Il y a deux idées en organisation industrielle qui ont leur part dans ce que certains désignent par déclin industriel de la France. La première est que le groupe industriel diversifié serait une relique du passé et qu’il faut impérativement spécialiser chaque groupe sur son métier-cœur. La seconde, pourtant venue de la Harvard Business School, est que les grands groupes ne sont pas capables de porter des innovations, surtout de rupture, celles-ci étant pour simplifier le fait des startups, de géniaux novateurs travaillant depuis leur garage.

D’un strict point de vue financier, le groupe industriel diversifié, comme l’était par exemple Alcatel-Alstom qui s’est vu progressivement démantelé, remplit deux fonctions : il distribue le cash-flow des filiales bénéficiaires vers les activités en phase d’investissement ou de décollage ; il diversifie le risque pour les actionnaires en les faisant accéder d’un coup à un portefeuille d’activités multiples. En quelque sorte, il forme un marché du capital interne, ce qui rassure les banquiers prêteurs. Du point de vue des ressources humaines, il fait circuler son « capital humain », témoin le groupe General Electric ou en France le groupe Bouygues de la grande époque qui lâchait des talents aguerris dans le BTP vers les nouveaux métiers des médias ou du téléphone. D’un point de vue industriel enfin, le groupe diversifié est capable, fort de son cash-flow, d’explorer de nouveaux domaines. Il faut se rappeler quel immense incubateur a été l’ancienne Générale des Eaux dans la France des Trente glorieuses. Elle ne faisait pas remonter vers ses actionnaires la rente de ses contrats dans les eaux.

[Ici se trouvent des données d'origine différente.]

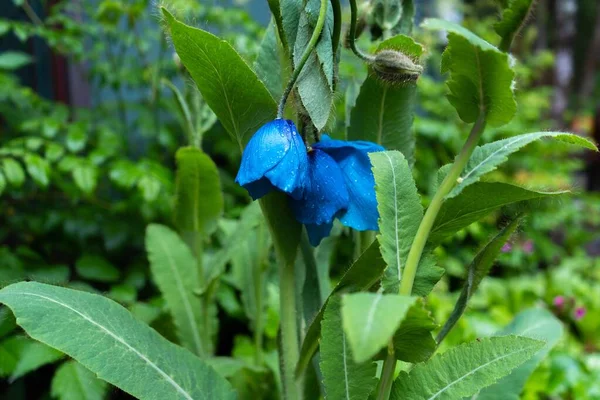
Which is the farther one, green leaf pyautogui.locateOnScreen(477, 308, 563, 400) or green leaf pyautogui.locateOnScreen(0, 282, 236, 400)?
green leaf pyautogui.locateOnScreen(477, 308, 563, 400)

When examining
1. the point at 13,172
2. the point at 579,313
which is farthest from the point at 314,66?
the point at 579,313

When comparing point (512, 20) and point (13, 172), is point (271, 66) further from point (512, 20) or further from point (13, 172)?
point (13, 172)

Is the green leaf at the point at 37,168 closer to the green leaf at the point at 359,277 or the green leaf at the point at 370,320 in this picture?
the green leaf at the point at 359,277

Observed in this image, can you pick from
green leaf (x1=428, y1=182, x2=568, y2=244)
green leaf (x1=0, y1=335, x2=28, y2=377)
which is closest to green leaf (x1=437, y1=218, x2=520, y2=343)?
green leaf (x1=428, y1=182, x2=568, y2=244)

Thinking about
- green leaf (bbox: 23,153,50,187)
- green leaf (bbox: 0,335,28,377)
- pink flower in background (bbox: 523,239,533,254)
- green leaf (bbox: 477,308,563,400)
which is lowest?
pink flower in background (bbox: 523,239,533,254)

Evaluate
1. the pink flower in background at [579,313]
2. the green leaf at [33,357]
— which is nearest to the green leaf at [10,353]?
the green leaf at [33,357]

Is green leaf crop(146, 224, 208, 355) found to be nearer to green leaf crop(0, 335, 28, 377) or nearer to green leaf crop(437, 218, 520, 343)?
green leaf crop(0, 335, 28, 377)
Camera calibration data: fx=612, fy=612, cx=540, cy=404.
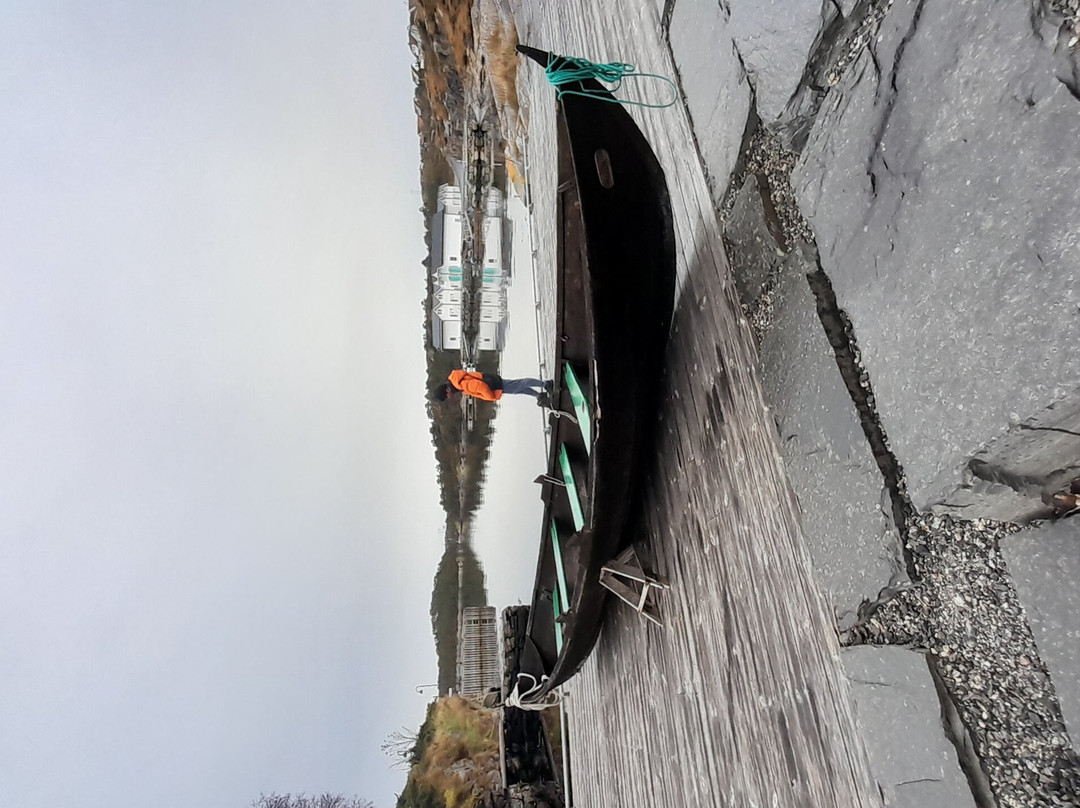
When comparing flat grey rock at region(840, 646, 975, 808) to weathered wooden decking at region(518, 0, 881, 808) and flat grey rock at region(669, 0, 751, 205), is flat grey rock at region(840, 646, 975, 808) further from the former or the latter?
flat grey rock at region(669, 0, 751, 205)

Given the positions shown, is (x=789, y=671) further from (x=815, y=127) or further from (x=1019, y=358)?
(x=815, y=127)

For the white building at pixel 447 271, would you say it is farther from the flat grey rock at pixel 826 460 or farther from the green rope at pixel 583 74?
the flat grey rock at pixel 826 460

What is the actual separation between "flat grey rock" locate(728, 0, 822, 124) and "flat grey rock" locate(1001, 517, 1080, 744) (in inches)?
32.3

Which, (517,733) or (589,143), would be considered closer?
(589,143)

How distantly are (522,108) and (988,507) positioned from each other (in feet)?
17.3

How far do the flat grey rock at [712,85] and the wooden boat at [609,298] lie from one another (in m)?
0.15

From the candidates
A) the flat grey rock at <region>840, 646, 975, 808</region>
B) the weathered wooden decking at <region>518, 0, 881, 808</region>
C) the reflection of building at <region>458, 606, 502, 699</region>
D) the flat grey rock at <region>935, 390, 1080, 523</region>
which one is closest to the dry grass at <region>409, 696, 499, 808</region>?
the reflection of building at <region>458, 606, 502, 699</region>

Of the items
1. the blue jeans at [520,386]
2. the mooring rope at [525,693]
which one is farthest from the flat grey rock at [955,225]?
the mooring rope at [525,693]

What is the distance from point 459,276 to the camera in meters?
6.16

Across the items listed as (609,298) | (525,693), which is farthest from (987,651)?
(525,693)

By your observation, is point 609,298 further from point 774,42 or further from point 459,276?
point 459,276

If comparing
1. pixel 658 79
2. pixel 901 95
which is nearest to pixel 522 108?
pixel 658 79

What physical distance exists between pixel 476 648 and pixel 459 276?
374 cm

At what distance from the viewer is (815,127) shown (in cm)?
103
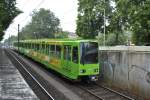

Le formidable développement des marchés financiers externes rend ce mode d’organisation du capital moins utile, d’autant qu’il a aussi ses défauts. Il devient possible de développer des activités nouvelles par mise en bourse, par recours au private equity, par accès à des marchés de la dette acceptant de façon inconnue autrefois des risques d’entreprise élevés… L’actionnaire n’a plus besoin qu’une entité organisée en société prenne en charge la diversification : il peut la faire tout seul.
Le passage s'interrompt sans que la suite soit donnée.